Start of PROVIDED DATA
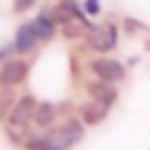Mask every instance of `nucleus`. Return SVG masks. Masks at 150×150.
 Returning a JSON list of instances; mask_svg holds the SVG:
<instances>
[{
  "label": "nucleus",
  "instance_id": "obj_1",
  "mask_svg": "<svg viewBox=\"0 0 150 150\" xmlns=\"http://www.w3.org/2000/svg\"><path fill=\"white\" fill-rule=\"evenodd\" d=\"M85 138V128L78 120H65L63 125H50L43 138L28 140V150H70Z\"/></svg>",
  "mask_w": 150,
  "mask_h": 150
},
{
  "label": "nucleus",
  "instance_id": "obj_2",
  "mask_svg": "<svg viewBox=\"0 0 150 150\" xmlns=\"http://www.w3.org/2000/svg\"><path fill=\"white\" fill-rule=\"evenodd\" d=\"M88 45L98 53H110L118 45V28L112 23H103V25H93L88 30Z\"/></svg>",
  "mask_w": 150,
  "mask_h": 150
},
{
  "label": "nucleus",
  "instance_id": "obj_3",
  "mask_svg": "<svg viewBox=\"0 0 150 150\" xmlns=\"http://www.w3.org/2000/svg\"><path fill=\"white\" fill-rule=\"evenodd\" d=\"M33 110H35V98L33 95H25L20 100H15L10 108V115H8L10 128L13 130H25L28 123L33 120Z\"/></svg>",
  "mask_w": 150,
  "mask_h": 150
},
{
  "label": "nucleus",
  "instance_id": "obj_4",
  "mask_svg": "<svg viewBox=\"0 0 150 150\" xmlns=\"http://www.w3.org/2000/svg\"><path fill=\"white\" fill-rule=\"evenodd\" d=\"M28 78V63L20 58H10L5 60V63L0 65V85H5V88H15L20 85L23 80Z\"/></svg>",
  "mask_w": 150,
  "mask_h": 150
},
{
  "label": "nucleus",
  "instance_id": "obj_5",
  "mask_svg": "<svg viewBox=\"0 0 150 150\" xmlns=\"http://www.w3.org/2000/svg\"><path fill=\"white\" fill-rule=\"evenodd\" d=\"M90 70L98 75V80H108V83H118V80H123V78H125L123 63L110 60V58H95L90 63Z\"/></svg>",
  "mask_w": 150,
  "mask_h": 150
},
{
  "label": "nucleus",
  "instance_id": "obj_6",
  "mask_svg": "<svg viewBox=\"0 0 150 150\" xmlns=\"http://www.w3.org/2000/svg\"><path fill=\"white\" fill-rule=\"evenodd\" d=\"M108 110H110V105L93 100V103H83V105L78 108V115H80V123L98 125V123H103V120L108 118Z\"/></svg>",
  "mask_w": 150,
  "mask_h": 150
},
{
  "label": "nucleus",
  "instance_id": "obj_7",
  "mask_svg": "<svg viewBox=\"0 0 150 150\" xmlns=\"http://www.w3.org/2000/svg\"><path fill=\"white\" fill-rule=\"evenodd\" d=\"M88 93L93 95V100L105 103V105H112V103L118 100V90H115L108 80H93V83H88Z\"/></svg>",
  "mask_w": 150,
  "mask_h": 150
},
{
  "label": "nucleus",
  "instance_id": "obj_8",
  "mask_svg": "<svg viewBox=\"0 0 150 150\" xmlns=\"http://www.w3.org/2000/svg\"><path fill=\"white\" fill-rule=\"evenodd\" d=\"M55 115H58V110H55L53 103H35V110H33V123H35V128L48 130L50 125L55 123Z\"/></svg>",
  "mask_w": 150,
  "mask_h": 150
},
{
  "label": "nucleus",
  "instance_id": "obj_9",
  "mask_svg": "<svg viewBox=\"0 0 150 150\" xmlns=\"http://www.w3.org/2000/svg\"><path fill=\"white\" fill-rule=\"evenodd\" d=\"M28 25H30V30L35 33L38 43H40V40H43V43H48V40H53V38H55V23L50 20L48 15H43V13H40L35 20H30Z\"/></svg>",
  "mask_w": 150,
  "mask_h": 150
},
{
  "label": "nucleus",
  "instance_id": "obj_10",
  "mask_svg": "<svg viewBox=\"0 0 150 150\" xmlns=\"http://www.w3.org/2000/svg\"><path fill=\"white\" fill-rule=\"evenodd\" d=\"M38 45V38L35 33L30 30V25H20L15 30V43H13V48H15V53H30V50H35Z\"/></svg>",
  "mask_w": 150,
  "mask_h": 150
},
{
  "label": "nucleus",
  "instance_id": "obj_11",
  "mask_svg": "<svg viewBox=\"0 0 150 150\" xmlns=\"http://www.w3.org/2000/svg\"><path fill=\"white\" fill-rule=\"evenodd\" d=\"M43 15H48L50 20L55 23V25H63V23H68L70 18H73V15H70V13H68V8L63 5V3H60V5H50L48 10L43 13Z\"/></svg>",
  "mask_w": 150,
  "mask_h": 150
},
{
  "label": "nucleus",
  "instance_id": "obj_12",
  "mask_svg": "<svg viewBox=\"0 0 150 150\" xmlns=\"http://www.w3.org/2000/svg\"><path fill=\"white\" fill-rule=\"evenodd\" d=\"M13 103H15V98H13L10 88H8V90H0V123H3V120H8Z\"/></svg>",
  "mask_w": 150,
  "mask_h": 150
},
{
  "label": "nucleus",
  "instance_id": "obj_13",
  "mask_svg": "<svg viewBox=\"0 0 150 150\" xmlns=\"http://www.w3.org/2000/svg\"><path fill=\"white\" fill-rule=\"evenodd\" d=\"M83 30H85V28H83L80 23H73V20L63 23V35H65V38H70V40L80 38V35H83Z\"/></svg>",
  "mask_w": 150,
  "mask_h": 150
},
{
  "label": "nucleus",
  "instance_id": "obj_14",
  "mask_svg": "<svg viewBox=\"0 0 150 150\" xmlns=\"http://www.w3.org/2000/svg\"><path fill=\"white\" fill-rule=\"evenodd\" d=\"M35 3L38 0H13V10L15 13H25V10H30Z\"/></svg>",
  "mask_w": 150,
  "mask_h": 150
},
{
  "label": "nucleus",
  "instance_id": "obj_15",
  "mask_svg": "<svg viewBox=\"0 0 150 150\" xmlns=\"http://www.w3.org/2000/svg\"><path fill=\"white\" fill-rule=\"evenodd\" d=\"M83 10H85L88 15H98V13H100V0H85V3H83Z\"/></svg>",
  "mask_w": 150,
  "mask_h": 150
},
{
  "label": "nucleus",
  "instance_id": "obj_16",
  "mask_svg": "<svg viewBox=\"0 0 150 150\" xmlns=\"http://www.w3.org/2000/svg\"><path fill=\"white\" fill-rule=\"evenodd\" d=\"M15 53V48L13 45H8V48H0V63H5V60H10V55Z\"/></svg>",
  "mask_w": 150,
  "mask_h": 150
},
{
  "label": "nucleus",
  "instance_id": "obj_17",
  "mask_svg": "<svg viewBox=\"0 0 150 150\" xmlns=\"http://www.w3.org/2000/svg\"><path fill=\"white\" fill-rule=\"evenodd\" d=\"M148 48H150V45H148Z\"/></svg>",
  "mask_w": 150,
  "mask_h": 150
}]
</instances>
End of PROVIDED DATA
> _EXERCISE BRIEF_
From the rows above, pick out each line that contains the string "instances". Treat uppercase and lowercase as different.

> _SOLUTION FOR THIS TASK_
 Returning a JSON list of instances; mask_svg holds the SVG:
<instances>
</instances>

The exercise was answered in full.